In early 1957 Joy was diagnosed with cancer—malignant tumors in her breast and bones. Jack was told to prepare for her death, perhaps in just weeks. Jack phoned a dear friend, an Anglican priest who anointed Joy, prayed with her, and granted her dying wish to be married in the Church. She and Jack Lewis were given the sacrament of Holy Matrimony on March 21, 1957…and then Joy began to recover. Instead of being sent home to die she came into remission. She and Jack travelled to Ireland and Wales, and made a honeymoon trip to Greece.
The relationship of C.S. Lewis and Joy lasted only a decade. She first wrote to Jack in January 1950, and the cancer returned with a vengeance in spring 1960. Joy died in July of that year. Jack resigned from his post at Cambridge in August 1963 and died on November 22, 1963.

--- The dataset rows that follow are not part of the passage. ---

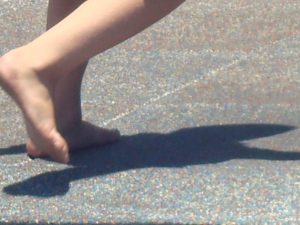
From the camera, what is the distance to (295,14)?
4457mm

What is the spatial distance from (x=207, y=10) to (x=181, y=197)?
2036 mm

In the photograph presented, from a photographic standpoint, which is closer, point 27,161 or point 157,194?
point 157,194

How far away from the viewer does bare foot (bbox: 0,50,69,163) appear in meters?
2.59

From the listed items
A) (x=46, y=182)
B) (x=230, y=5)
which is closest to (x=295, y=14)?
(x=230, y=5)

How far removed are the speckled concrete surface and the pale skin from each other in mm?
159

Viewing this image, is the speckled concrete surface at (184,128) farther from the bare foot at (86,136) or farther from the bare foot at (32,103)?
the bare foot at (32,103)

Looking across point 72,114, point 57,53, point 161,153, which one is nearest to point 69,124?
point 72,114

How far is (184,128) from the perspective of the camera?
10.5 ft

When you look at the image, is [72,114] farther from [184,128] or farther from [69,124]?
[184,128]

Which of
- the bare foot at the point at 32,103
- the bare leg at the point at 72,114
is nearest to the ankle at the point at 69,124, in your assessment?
the bare leg at the point at 72,114

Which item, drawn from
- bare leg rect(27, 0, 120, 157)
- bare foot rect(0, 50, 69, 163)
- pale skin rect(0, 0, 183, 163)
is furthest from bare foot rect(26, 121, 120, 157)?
bare foot rect(0, 50, 69, 163)

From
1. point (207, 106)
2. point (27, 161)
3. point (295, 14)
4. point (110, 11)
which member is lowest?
point (295, 14)

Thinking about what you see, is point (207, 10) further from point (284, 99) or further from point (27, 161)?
point (27, 161)

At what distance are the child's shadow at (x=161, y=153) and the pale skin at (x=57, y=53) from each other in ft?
0.34
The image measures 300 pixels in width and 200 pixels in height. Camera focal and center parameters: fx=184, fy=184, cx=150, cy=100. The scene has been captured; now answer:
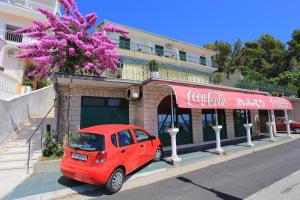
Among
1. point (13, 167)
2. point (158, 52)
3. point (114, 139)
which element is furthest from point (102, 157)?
point (158, 52)

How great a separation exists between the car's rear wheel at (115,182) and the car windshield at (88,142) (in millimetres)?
843

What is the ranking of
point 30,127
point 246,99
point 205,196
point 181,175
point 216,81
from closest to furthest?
point 205,196, point 181,175, point 30,127, point 246,99, point 216,81

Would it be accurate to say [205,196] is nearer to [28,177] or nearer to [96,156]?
[96,156]

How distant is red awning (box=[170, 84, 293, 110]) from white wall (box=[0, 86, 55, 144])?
7.78m

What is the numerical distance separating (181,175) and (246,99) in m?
7.74

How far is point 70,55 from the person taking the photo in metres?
7.85

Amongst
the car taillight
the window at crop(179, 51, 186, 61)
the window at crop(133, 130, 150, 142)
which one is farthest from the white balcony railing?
the car taillight

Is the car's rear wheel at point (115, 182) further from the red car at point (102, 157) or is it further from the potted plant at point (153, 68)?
the potted plant at point (153, 68)

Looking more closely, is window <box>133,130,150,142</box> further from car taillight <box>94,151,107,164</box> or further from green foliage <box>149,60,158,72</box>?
green foliage <box>149,60,158,72</box>

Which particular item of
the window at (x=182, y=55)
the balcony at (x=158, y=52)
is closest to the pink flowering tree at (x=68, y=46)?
the balcony at (x=158, y=52)

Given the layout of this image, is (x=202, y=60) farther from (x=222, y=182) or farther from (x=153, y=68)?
(x=222, y=182)

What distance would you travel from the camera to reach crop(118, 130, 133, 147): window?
559 centimetres

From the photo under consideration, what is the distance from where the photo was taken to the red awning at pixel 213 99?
26.5 feet

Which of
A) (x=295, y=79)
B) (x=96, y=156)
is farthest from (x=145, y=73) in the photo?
(x=295, y=79)
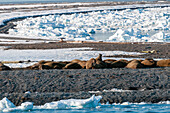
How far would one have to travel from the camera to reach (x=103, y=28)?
4506 centimetres

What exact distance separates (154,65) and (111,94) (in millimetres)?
5061

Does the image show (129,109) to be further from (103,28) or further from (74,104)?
(103,28)

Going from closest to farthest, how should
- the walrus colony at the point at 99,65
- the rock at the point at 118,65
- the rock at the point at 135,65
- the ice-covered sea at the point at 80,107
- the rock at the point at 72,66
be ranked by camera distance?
the ice-covered sea at the point at 80,107
the rock at the point at 135,65
the walrus colony at the point at 99,65
the rock at the point at 72,66
the rock at the point at 118,65

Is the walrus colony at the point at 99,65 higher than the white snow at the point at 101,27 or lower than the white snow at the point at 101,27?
higher

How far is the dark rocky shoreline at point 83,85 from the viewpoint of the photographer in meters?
9.71

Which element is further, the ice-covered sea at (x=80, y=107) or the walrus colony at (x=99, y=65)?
the walrus colony at (x=99, y=65)

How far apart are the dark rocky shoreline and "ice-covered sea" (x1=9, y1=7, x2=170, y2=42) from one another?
1786cm

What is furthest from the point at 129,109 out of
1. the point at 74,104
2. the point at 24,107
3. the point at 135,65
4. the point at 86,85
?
the point at 135,65

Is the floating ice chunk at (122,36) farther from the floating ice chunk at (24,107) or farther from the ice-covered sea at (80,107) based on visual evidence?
the floating ice chunk at (24,107)

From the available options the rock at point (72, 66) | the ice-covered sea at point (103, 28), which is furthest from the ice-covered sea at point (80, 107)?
the ice-covered sea at point (103, 28)

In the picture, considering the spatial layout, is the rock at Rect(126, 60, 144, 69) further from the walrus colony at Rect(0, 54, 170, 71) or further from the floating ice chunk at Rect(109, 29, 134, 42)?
the floating ice chunk at Rect(109, 29, 134, 42)

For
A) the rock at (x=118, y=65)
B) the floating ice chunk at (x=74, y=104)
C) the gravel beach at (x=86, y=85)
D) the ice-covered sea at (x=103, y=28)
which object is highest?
the floating ice chunk at (x=74, y=104)

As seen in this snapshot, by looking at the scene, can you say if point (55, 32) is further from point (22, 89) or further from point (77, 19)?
point (22, 89)

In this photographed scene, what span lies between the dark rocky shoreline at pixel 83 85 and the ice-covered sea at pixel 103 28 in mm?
17857
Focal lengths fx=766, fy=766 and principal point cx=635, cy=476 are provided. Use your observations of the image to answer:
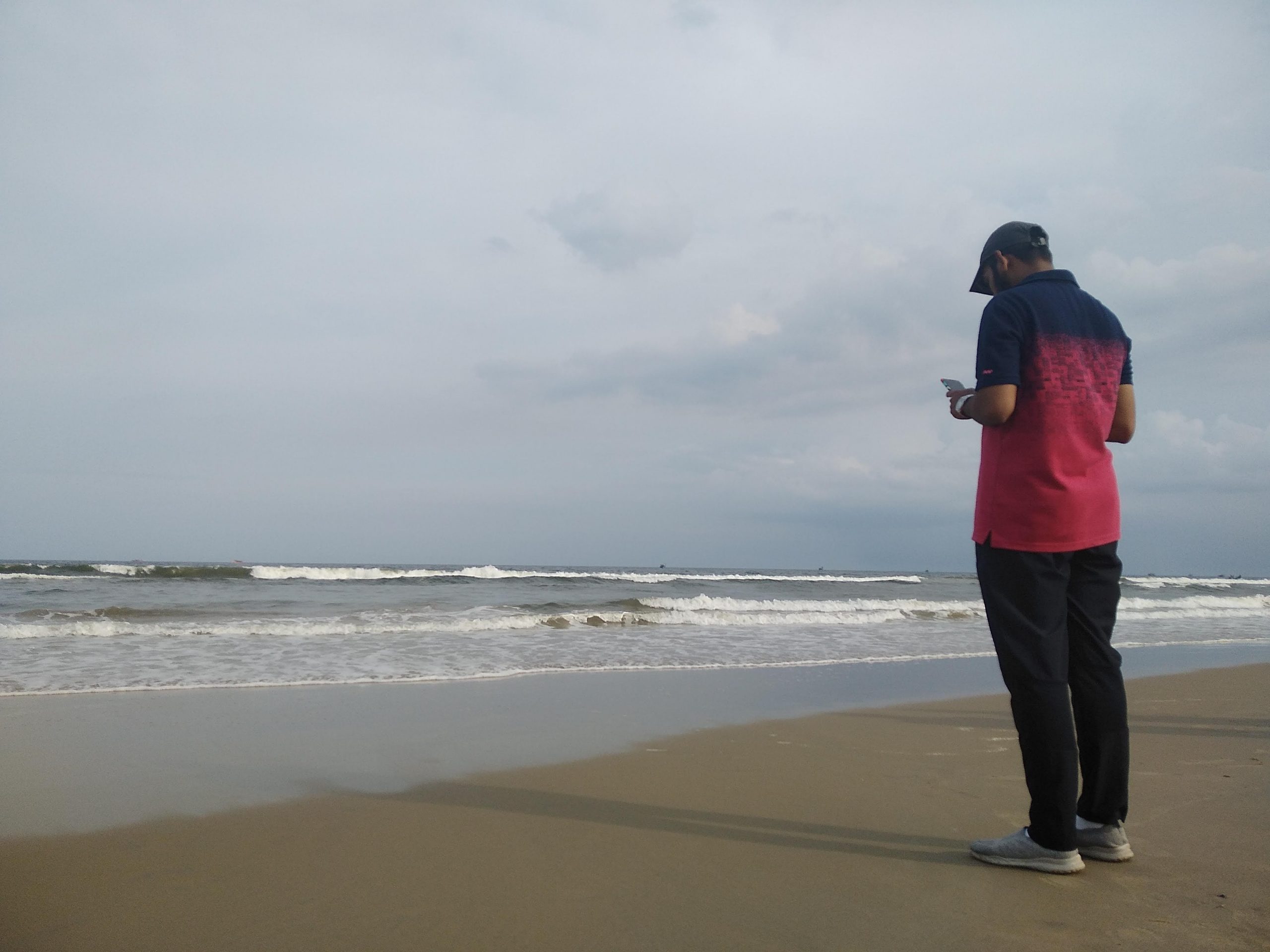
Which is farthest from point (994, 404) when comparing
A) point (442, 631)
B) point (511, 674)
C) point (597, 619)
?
point (597, 619)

One wonders if Joy Davidman would have come to faith without the writings of Jack Lewis. And, how different would the last decade of Jack Lewis’ work have been without the influence and love of Joy Davidman? Lewis believed his best book was Till We Have Faces, and most students of his books agree. He unabashedly dedicated this classic to Joy Davidman and many saw her in the novel's character Orual. But the clearest evidence of her impact on his thinking and writing is in The Four Loves and A Grief Observed.
We should be grateful that Joy Davidman came into Jack Lewis’ life. Without her, his writings would be smaller, and none the richer.